§ Challenge: State how many lines in the items below contain the string "instances". Reply with the number alone.

[start Data]

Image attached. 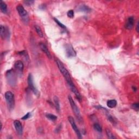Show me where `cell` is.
I'll use <instances>...</instances> for the list:
<instances>
[{"mask_svg": "<svg viewBox=\"0 0 139 139\" xmlns=\"http://www.w3.org/2000/svg\"><path fill=\"white\" fill-rule=\"evenodd\" d=\"M55 62L56 63H57L58 67L59 68L60 72H61L62 75L63 76L64 78H65L69 88H71L72 86H74L73 83L72 82L71 77L70 76L69 72L68 71V70L66 69L65 66H64L63 63L58 59H56Z\"/></svg>", "mask_w": 139, "mask_h": 139, "instance_id": "6da1fadb", "label": "cell"}, {"mask_svg": "<svg viewBox=\"0 0 139 139\" xmlns=\"http://www.w3.org/2000/svg\"><path fill=\"white\" fill-rule=\"evenodd\" d=\"M68 101H69V103L70 104V105H71V107L72 108V111H73V112L74 113V115H75L76 117H77V120L79 121L82 122V116H81L79 109V108L77 107V105H76V103L74 102V101L73 99V98H72L71 96L68 95Z\"/></svg>", "mask_w": 139, "mask_h": 139, "instance_id": "7a4b0ae2", "label": "cell"}, {"mask_svg": "<svg viewBox=\"0 0 139 139\" xmlns=\"http://www.w3.org/2000/svg\"><path fill=\"white\" fill-rule=\"evenodd\" d=\"M6 78H7L8 83L10 86H14L15 85L17 82V78H16L15 72L13 69L8 70L6 72Z\"/></svg>", "mask_w": 139, "mask_h": 139, "instance_id": "3957f363", "label": "cell"}, {"mask_svg": "<svg viewBox=\"0 0 139 139\" xmlns=\"http://www.w3.org/2000/svg\"><path fill=\"white\" fill-rule=\"evenodd\" d=\"M5 97L6 102H7L8 109L12 110L14 109V105H15V97L14 95L11 91H7L5 93Z\"/></svg>", "mask_w": 139, "mask_h": 139, "instance_id": "277c9868", "label": "cell"}, {"mask_svg": "<svg viewBox=\"0 0 139 139\" xmlns=\"http://www.w3.org/2000/svg\"><path fill=\"white\" fill-rule=\"evenodd\" d=\"M16 9L18 14L21 18L22 21L26 23H28L29 21V16L28 12L26 11L24 7L22 5H18L16 7Z\"/></svg>", "mask_w": 139, "mask_h": 139, "instance_id": "5b68a950", "label": "cell"}, {"mask_svg": "<svg viewBox=\"0 0 139 139\" xmlns=\"http://www.w3.org/2000/svg\"><path fill=\"white\" fill-rule=\"evenodd\" d=\"M27 82H28V86H29V88H30V90H32V92L34 93L35 95H36V96H38V95H39V91L38 90H37L36 87L34 85L33 77L32 74L31 73L29 74V75L28 76Z\"/></svg>", "mask_w": 139, "mask_h": 139, "instance_id": "8992f818", "label": "cell"}, {"mask_svg": "<svg viewBox=\"0 0 139 139\" xmlns=\"http://www.w3.org/2000/svg\"><path fill=\"white\" fill-rule=\"evenodd\" d=\"M0 34H1V38L3 40H8L10 38V33L9 28L7 27L1 25L0 27Z\"/></svg>", "mask_w": 139, "mask_h": 139, "instance_id": "52a82bcc", "label": "cell"}, {"mask_svg": "<svg viewBox=\"0 0 139 139\" xmlns=\"http://www.w3.org/2000/svg\"><path fill=\"white\" fill-rule=\"evenodd\" d=\"M68 121H69L70 123L71 124V127L72 128V129H73V130L74 132H75L76 134L77 135V136L78 138L79 139H82V135H81L80 132L79 131V130L78 128V127L77 126V124L76 123L75 121H74V119L72 116H68Z\"/></svg>", "mask_w": 139, "mask_h": 139, "instance_id": "ba28073f", "label": "cell"}, {"mask_svg": "<svg viewBox=\"0 0 139 139\" xmlns=\"http://www.w3.org/2000/svg\"><path fill=\"white\" fill-rule=\"evenodd\" d=\"M65 51L66 56L68 58L74 57L76 56V52L72 46L70 44L65 45Z\"/></svg>", "mask_w": 139, "mask_h": 139, "instance_id": "9c48e42d", "label": "cell"}, {"mask_svg": "<svg viewBox=\"0 0 139 139\" xmlns=\"http://www.w3.org/2000/svg\"><path fill=\"white\" fill-rule=\"evenodd\" d=\"M14 126L18 135L21 136L23 134V127L22 123L18 120H15L14 122Z\"/></svg>", "mask_w": 139, "mask_h": 139, "instance_id": "30bf717a", "label": "cell"}, {"mask_svg": "<svg viewBox=\"0 0 139 139\" xmlns=\"http://www.w3.org/2000/svg\"><path fill=\"white\" fill-rule=\"evenodd\" d=\"M134 26V18L133 16H130L126 21L125 27L128 30H131Z\"/></svg>", "mask_w": 139, "mask_h": 139, "instance_id": "8fae6325", "label": "cell"}, {"mask_svg": "<svg viewBox=\"0 0 139 139\" xmlns=\"http://www.w3.org/2000/svg\"><path fill=\"white\" fill-rule=\"evenodd\" d=\"M39 46H40V49H41V51H42L43 53L46 54V55L47 56V57H48V58L51 59L52 55L51 54L50 52H49L48 48H47V46L42 42L40 43V45H39Z\"/></svg>", "mask_w": 139, "mask_h": 139, "instance_id": "7c38bea8", "label": "cell"}, {"mask_svg": "<svg viewBox=\"0 0 139 139\" xmlns=\"http://www.w3.org/2000/svg\"><path fill=\"white\" fill-rule=\"evenodd\" d=\"M14 67L18 71L22 72L24 68V65L23 62L21 60L16 61L14 64Z\"/></svg>", "mask_w": 139, "mask_h": 139, "instance_id": "4fadbf2b", "label": "cell"}, {"mask_svg": "<svg viewBox=\"0 0 139 139\" xmlns=\"http://www.w3.org/2000/svg\"><path fill=\"white\" fill-rule=\"evenodd\" d=\"M107 106L110 108H114L116 107L117 101L115 99H110L107 101Z\"/></svg>", "mask_w": 139, "mask_h": 139, "instance_id": "5bb4252c", "label": "cell"}, {"mask_svg": "<svg viewBox=\"0 0 139 139\" xmlns=\"http://www.w3.org/2000/svg\"><path fill=\"white\" fill-rule=\"evenodd\" d=\"M0 9L1 11L4 14H6L7 13V5L5 2L3 1H1V3H0Z\"/></svg>", "mask_w": 139, "mask_h": 139, "instance_id": "9a60e30c", "label": "cell"}, {"mask_svg": "<svg viewBox=\"0 0 139 139\" xmlns=\"http://www.w3.org/2000/svg\"><path fill=\"white\" fill-rule=\"evenodd\" d=\"M54 103V106L55 107L56 110L59 112L60 111V103L58 97L57 96H54L53 98Z\"/></svg>", "mask_w": 139, "mask_h": 139, "instance_id": "2e32d148", "label": "cell"}, {"mask_svg": "<svg viewBox=\"0 0 139 139\" xmlns=\"http://www.w3.org/2000/svg\"><path fill=\"white\" fill-rule=\"evenodd\" d=\"M79 11L80 12H86V13H89V12H91V8H89L88 6H86L85 5H82L80 6L79 7L78 9Z\"/></svg>", "mask_w": 139, "mask_h": 139, "instance_id": "e0dca14e", "label": "cell"}, {"mask_svg": "<svg viewBox=\"0 0 139 139\" xmlns=\"http://www.w3.org/2000/svg\"><path fill=\"white\" fill-rule=\"evenodd\" d=\"M34 28H35V30H36V32L37 33V34H38V36L40 37H41V38H42V37L43 36V34L40 27L38 25H36V26H34Z\"/></svg>", "mask_w": 139, "mask_h": 139, "instance_id": "ac0fdd59", "label": "cell"}, {"mask_svg": "<svg viewBox=\"0 0 139 139\" xmlns=\"http://www.w3.org/2000/svg\"><path fill=\"white\" fill-rule=\"evenodd\" d=\"M46 117L48 119L52 121H55V120L57 119V116H56L55 115H53V114H47L46 115Z\"/></svg>", "mask_w": 139, "mask_h": 139, "instance_id": "d6986e66", "label": "cell"}, {"mask_svg": "<svg viewBox=\"0 0 139 139\" xmlns=\"http://www.w3.org/2000/svg\"><path fill=\"white\" fill-rule=\"evenodd\" d=\"M94 128L97 132H98L99 133H101L102 132V128L100 124L98 123H95L94 124Z\"/></svg>", "mask_w": 139, "mask_h": 139, "instance_id": "ffe728a7", "label": "cell"}, {"mask_svg": "<svg viewBox=\"0 0 139 139\" xmlns=\"http://www.w3.org/2000/svg\"><path fill=\"white\" fill-rule=\"evenodd\" d=\"M105 133L108 136V138L109 139H116V138L114 135V134L112 133V132L108 129H106L105 130Z\"/></svg>", "mask_w": 139, "mask_h": 139, "instance_id": "44dd1931", "label": "cell"}, {"mask_svg": "<svg viewBox=\"0 0 139 139\" xmlns=\"http://www.w3.org/2000/svg\"><path fill=\"white\" fill-rule=\"evenodd\" d=\"M54 20L55 21V22L57 23V24H58L59 26L60 27H61V28H63V29H64V30H65V29L66 28V26L65 25H64V24H61V23L57 19V18H54Z\"/></svg>", "mask_w": 139, "mask_h": 139, "instance_id": "7402d4cb", "label": "cell"}, {"mask_svg": "<svg viewBox=\"0 0 139 139\" xmlns=\"http://www.w3.org/2000/svg\"><path fill=\"white\" fill-rule=\"evenodd\" d=\"M67 15L68 18H73L74 17V12H73V10H69L67 12Z\"/></svg>", "mask_w": 139, "mask_h": 139, "instance_id": "603a6c76", "label": "cell"}, {"mask_svg": "<svg viewBox=\"0 0 139 139\" xmlns=\"http://www.w3.org/2000/svg\"><path fill=\"white\" fill-rule=\"evenodd\" d=\"M132 108L134 109L136 111H138L139 109V103H135L132 104Z\"/></svg>", "mask_w": 139, "mask_h": 139, "instance_id": "cb8c5ba5", "label": "cell"}, {"mask_svg": "<svg viewBox=\"0 0 139 139\" xmlns=\"http://www.w3.org/2000/svg\"><path fill=\"white\" fill-rule=\"evenodd\" d=\"M30 116H31V114L30 113H27L26 115H25L24 116H23L22 118H21V119L23 120H27L28 119H29L30 117Z\"/></svg>", "mask_w": 139, "mask_h": 139, "instance_id": "d4e9b609", "label": "cell"}, {"mask_svg": "<svg viewBox=\"0 0 139 139\" xmlns=\"http://www.w3.org/2000/svg\"><path fill=\"white\" fill-rule=\"evenodd\" d=\"M34 2V1H24V3L26 4L27 6H30Z\"/></svg>", "mask_w": 139, "mask_h": 139, "instance_id": "484cf974", "label": "cell"}, {"mask_svg": "<svg viewBox=\"0 0 139 139\" xmlns=\"http://www.w3.org/2000/svg\"><path fill=\"white\" fill-rule=\"evenodd\" d=\"M108 120H109L110 122H111L113 124H115L116 123V122L115 121V120L114 119V118L111 116L110 115H109L108 116Z\"/></svg>", "mask_w": 139, "mask_h": 139, "instance_id": "4316f807", "label": "cell"}, {"mask_svg": "<svg viewBox=\"0 0 139 139\" xmlns=\"http://www.w3.org/2000/svg\"><path fill=\"white\" fill-rule=\"evenodd\" d=\"M61 125L59 126L57 128H56L55 132L56 133H59L61 130Z\"/></svg>", "mask_w": 139, "mask_h": 139, "instance_id": "83f0119b", "label": "cell"}, {"mask_svg": "<svg viewBox=\"0 0 139 139\" xmlns=\"http://www.w3.org/2000/svg\"><path fill=\"white\" fill-rule=\"evenodd\" d=\"M136 30V31H137V32H139V22H138V24H137Z\"/></svg>", "mask_w": 139, "mask_h": 139, "instance_id": "f1b7e54d", "label": "cell"}, {"mask_svg": "<svg viewBox=\"0 0 139 139\" xmlns=\"http://www.w3.org/2000/svg\"><path fill=\"white\" fill-rule=\"evenodd\" d=\"M132 88L133 89V90H134V91H136V90H137V89L135 88V86H133Z\"/></svg>", "mask_w": 139, "mask_h": 139, "instance_id": "f546056e", "label": "cell"}]
</instances>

[end Data]

§ Finished answer: 3